_Supplied records_.
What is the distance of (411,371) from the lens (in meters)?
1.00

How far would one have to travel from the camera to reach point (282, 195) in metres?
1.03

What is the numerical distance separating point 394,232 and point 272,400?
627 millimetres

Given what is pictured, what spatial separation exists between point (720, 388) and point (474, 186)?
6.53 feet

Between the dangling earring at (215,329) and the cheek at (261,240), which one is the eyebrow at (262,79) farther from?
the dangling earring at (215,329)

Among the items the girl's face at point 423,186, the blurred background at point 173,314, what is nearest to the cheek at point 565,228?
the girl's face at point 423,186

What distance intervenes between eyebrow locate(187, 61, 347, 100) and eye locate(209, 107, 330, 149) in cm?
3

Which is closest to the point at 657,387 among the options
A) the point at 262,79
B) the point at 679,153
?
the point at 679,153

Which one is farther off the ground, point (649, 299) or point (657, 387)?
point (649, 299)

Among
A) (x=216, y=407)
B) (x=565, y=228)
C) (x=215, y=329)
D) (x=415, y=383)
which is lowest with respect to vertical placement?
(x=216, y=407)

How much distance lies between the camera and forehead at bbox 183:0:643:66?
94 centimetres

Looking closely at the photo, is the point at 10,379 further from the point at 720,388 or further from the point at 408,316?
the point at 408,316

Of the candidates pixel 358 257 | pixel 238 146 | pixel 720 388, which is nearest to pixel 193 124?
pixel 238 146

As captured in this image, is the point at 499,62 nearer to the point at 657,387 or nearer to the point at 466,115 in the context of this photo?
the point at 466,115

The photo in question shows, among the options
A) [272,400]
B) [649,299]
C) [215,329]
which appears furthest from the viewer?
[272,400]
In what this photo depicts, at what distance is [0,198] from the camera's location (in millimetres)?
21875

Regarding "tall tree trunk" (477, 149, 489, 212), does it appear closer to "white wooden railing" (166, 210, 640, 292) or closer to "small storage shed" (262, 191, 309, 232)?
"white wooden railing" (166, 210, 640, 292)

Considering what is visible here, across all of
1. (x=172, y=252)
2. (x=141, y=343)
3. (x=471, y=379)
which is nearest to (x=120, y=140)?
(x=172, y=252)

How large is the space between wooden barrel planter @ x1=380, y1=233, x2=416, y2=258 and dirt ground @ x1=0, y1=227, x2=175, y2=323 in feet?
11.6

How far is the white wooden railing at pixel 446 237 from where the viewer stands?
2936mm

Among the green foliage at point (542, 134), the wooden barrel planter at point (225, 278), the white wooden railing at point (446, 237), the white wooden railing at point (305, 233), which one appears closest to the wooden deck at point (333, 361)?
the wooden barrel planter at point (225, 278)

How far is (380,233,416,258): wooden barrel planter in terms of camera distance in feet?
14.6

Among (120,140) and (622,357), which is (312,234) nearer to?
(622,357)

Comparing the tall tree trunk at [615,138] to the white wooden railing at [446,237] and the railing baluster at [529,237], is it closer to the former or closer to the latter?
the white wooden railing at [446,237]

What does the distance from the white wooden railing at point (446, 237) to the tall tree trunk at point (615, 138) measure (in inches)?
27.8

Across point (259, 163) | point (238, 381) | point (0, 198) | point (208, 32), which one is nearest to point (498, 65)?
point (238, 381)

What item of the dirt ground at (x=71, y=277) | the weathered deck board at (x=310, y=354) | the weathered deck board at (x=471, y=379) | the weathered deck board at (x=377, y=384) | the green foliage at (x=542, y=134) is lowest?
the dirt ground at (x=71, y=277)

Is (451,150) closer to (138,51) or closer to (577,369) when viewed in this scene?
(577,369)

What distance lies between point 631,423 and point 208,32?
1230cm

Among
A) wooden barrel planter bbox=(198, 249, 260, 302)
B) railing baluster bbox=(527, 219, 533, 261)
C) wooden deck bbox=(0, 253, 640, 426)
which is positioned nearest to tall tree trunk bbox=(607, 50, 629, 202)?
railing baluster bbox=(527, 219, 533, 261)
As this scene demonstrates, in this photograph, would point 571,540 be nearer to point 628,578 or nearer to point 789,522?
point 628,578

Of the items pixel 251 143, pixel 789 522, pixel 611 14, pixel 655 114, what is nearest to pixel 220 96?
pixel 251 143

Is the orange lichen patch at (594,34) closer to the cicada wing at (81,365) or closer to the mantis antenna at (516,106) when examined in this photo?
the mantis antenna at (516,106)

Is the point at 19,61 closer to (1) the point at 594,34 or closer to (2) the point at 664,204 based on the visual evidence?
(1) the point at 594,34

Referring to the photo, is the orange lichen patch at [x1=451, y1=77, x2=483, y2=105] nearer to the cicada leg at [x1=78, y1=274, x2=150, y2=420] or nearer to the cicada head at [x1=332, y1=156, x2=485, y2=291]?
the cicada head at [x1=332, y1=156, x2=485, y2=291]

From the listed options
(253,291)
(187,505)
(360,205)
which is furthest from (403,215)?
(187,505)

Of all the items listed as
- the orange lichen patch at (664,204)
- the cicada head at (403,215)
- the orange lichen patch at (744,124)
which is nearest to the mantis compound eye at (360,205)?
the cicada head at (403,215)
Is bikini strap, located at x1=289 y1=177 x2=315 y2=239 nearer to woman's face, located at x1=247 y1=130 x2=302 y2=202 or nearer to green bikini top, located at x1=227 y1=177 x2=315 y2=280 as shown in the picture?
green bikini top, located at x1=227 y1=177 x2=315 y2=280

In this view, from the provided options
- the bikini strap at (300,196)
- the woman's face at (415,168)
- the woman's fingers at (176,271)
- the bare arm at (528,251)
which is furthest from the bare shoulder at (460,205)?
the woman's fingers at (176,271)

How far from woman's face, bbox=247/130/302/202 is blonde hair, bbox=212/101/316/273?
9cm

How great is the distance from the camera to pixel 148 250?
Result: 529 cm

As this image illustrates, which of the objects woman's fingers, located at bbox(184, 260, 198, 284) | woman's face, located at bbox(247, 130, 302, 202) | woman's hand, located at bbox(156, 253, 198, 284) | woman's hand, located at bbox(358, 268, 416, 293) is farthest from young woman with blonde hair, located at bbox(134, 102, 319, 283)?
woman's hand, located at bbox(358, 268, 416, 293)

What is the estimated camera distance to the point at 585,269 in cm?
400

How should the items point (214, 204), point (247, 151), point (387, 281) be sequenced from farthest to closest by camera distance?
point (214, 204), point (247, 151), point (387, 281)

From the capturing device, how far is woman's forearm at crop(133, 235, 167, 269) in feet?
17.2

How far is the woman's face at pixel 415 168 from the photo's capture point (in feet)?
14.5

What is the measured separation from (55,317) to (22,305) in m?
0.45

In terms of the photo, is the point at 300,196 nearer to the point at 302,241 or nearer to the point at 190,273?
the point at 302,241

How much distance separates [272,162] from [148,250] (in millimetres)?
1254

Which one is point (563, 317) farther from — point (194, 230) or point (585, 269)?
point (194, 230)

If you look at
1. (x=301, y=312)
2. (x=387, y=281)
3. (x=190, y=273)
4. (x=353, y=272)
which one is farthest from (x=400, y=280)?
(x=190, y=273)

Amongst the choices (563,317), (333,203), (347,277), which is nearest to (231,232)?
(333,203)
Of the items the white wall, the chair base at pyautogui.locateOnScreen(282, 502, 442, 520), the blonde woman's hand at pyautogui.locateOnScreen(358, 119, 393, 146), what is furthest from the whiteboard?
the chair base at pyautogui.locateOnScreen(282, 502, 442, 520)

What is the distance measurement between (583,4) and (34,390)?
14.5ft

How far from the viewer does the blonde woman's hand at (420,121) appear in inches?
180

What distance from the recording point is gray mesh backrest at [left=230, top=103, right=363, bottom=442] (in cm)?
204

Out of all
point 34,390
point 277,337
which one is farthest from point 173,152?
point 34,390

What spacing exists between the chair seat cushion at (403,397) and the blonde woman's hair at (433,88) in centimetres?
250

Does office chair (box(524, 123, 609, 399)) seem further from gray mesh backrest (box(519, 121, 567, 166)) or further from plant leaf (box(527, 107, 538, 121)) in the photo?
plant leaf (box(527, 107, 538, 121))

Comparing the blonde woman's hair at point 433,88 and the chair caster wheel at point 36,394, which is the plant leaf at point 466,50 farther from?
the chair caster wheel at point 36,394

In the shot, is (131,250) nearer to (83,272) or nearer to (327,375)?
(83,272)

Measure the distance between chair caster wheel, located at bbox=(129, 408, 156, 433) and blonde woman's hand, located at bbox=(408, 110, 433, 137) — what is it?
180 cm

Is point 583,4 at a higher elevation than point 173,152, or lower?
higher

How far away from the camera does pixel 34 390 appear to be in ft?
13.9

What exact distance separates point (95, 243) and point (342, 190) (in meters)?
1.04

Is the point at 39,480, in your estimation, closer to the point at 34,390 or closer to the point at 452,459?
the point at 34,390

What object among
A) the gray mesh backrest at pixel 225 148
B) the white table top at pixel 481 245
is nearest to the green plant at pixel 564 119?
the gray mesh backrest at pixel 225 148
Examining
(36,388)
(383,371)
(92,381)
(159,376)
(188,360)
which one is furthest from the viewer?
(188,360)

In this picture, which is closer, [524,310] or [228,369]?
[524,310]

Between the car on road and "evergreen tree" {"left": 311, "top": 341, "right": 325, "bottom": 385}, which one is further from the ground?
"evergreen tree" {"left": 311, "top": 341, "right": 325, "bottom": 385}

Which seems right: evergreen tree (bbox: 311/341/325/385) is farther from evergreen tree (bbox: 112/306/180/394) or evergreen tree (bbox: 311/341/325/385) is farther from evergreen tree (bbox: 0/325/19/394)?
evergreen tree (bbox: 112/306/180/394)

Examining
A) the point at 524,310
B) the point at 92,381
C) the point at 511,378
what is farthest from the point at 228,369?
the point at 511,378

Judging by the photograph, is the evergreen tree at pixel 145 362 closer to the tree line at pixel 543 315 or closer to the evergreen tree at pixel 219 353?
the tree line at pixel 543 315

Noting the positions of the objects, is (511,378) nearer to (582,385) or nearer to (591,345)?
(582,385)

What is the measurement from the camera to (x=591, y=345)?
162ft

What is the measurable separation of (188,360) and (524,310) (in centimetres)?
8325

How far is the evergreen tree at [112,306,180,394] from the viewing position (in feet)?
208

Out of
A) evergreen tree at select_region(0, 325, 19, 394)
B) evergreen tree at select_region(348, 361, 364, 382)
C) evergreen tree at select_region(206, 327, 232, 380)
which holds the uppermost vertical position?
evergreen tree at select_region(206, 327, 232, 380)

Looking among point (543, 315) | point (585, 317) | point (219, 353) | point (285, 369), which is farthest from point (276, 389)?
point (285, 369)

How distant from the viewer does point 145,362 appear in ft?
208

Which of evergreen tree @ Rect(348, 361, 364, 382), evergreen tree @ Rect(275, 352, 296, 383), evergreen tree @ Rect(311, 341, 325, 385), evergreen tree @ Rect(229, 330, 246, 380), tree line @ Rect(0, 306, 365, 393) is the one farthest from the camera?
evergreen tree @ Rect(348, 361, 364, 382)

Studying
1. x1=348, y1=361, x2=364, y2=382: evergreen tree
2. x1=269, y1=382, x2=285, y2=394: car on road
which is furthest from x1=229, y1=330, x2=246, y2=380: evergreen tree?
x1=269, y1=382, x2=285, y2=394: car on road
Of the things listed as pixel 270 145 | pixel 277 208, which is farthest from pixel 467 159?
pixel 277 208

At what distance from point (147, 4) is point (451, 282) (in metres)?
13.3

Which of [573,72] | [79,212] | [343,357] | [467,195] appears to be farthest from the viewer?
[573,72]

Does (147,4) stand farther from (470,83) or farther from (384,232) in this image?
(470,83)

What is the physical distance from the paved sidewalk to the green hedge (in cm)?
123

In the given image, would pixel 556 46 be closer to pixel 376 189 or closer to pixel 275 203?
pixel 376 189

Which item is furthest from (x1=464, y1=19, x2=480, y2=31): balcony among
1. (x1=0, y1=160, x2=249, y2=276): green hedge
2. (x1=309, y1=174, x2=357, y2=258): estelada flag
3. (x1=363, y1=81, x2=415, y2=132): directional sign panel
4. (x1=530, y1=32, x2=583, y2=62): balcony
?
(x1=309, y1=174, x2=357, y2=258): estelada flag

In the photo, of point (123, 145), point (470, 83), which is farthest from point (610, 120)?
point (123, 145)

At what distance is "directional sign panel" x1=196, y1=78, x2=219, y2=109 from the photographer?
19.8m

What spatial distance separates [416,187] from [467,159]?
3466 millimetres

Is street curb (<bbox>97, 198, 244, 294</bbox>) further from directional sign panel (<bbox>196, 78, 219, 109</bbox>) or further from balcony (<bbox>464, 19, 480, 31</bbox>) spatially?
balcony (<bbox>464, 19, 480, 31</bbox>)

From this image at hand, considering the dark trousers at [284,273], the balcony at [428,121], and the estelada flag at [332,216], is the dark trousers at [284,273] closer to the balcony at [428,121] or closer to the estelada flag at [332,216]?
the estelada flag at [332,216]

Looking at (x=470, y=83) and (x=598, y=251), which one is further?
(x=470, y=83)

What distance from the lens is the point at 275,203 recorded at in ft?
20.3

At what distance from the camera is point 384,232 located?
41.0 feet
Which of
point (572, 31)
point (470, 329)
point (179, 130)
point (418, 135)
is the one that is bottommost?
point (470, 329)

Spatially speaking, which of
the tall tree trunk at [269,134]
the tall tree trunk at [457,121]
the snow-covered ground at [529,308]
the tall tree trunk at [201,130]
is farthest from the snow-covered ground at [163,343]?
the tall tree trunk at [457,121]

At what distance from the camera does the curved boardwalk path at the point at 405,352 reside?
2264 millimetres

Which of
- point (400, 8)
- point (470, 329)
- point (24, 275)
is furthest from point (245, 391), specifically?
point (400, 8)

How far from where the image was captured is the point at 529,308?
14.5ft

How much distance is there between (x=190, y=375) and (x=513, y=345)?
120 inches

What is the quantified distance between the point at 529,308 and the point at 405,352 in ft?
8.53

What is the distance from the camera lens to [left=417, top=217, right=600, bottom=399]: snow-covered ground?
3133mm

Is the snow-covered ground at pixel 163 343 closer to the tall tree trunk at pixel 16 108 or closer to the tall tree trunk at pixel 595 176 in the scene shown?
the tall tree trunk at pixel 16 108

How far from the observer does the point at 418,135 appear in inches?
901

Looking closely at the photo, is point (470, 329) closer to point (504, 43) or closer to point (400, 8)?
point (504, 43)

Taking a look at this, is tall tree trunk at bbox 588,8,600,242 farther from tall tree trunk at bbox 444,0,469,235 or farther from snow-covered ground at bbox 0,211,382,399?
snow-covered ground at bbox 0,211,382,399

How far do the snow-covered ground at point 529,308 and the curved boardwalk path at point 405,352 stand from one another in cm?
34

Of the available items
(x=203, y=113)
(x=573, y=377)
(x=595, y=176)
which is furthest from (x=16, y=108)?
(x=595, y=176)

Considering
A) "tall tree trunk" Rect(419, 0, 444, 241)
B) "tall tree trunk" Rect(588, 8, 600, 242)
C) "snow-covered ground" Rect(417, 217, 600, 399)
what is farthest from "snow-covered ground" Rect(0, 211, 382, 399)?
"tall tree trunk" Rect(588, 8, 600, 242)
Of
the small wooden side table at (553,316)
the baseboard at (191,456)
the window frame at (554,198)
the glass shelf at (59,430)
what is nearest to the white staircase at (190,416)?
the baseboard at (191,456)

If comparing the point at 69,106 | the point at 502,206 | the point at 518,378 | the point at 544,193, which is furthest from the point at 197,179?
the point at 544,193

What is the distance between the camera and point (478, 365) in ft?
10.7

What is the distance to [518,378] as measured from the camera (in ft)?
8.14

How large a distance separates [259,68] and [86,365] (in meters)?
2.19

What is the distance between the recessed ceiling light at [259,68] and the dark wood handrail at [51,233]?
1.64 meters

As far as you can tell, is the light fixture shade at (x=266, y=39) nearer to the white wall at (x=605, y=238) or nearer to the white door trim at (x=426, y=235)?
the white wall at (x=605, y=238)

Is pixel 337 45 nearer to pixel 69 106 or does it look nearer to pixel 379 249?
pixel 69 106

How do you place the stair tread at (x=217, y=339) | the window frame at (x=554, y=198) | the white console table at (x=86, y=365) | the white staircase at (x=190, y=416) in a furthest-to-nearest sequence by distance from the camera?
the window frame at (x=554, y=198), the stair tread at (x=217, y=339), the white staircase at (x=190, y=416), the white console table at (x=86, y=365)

_Task description_.
Reproduce the entries above verbatim, starting at the line containing "Does (147,4) stand" and ending at the line containing "3466 millimetres", both included.

_Response to the exercise_.
Does (147,4) stand farther from (470,83) or farther from (384,232) in this image?
(470,83)

What is the physical distance from the paved sidewalk to the green hedge (in cm)?
123

In the given image, would pixel 556 46 be closer to pixel 376 189 or closer to pixel 275 203?
pixel 376 189

Which item is furthest from (x1=464, y1=19, x2=480, y2=31): balcony among
1. (x1=0, y1=160, x2=249, y2=276): green hedge
2. (x1=309, y1=174, x2=357, y2=258): estelada flag
3. (x1=363, y1=81, x2=415, y2=132): directional sign panel
4. (x1=530, y1=32, x2=583, y2=62): balcony
?
(x1=309, y1=174, x2=357, y2=258): estelada flag

In the photo, of point (123, 145), point (470, 83), which is farthest from point (610, 120)?
point (123, 145)

At what distance is "directional sign panel" x1=196, y1=78, x2=219, y2=109 from the photographer?
19.8m

What spatial distance separates [416,187] from [467,159]?
3466 millimetres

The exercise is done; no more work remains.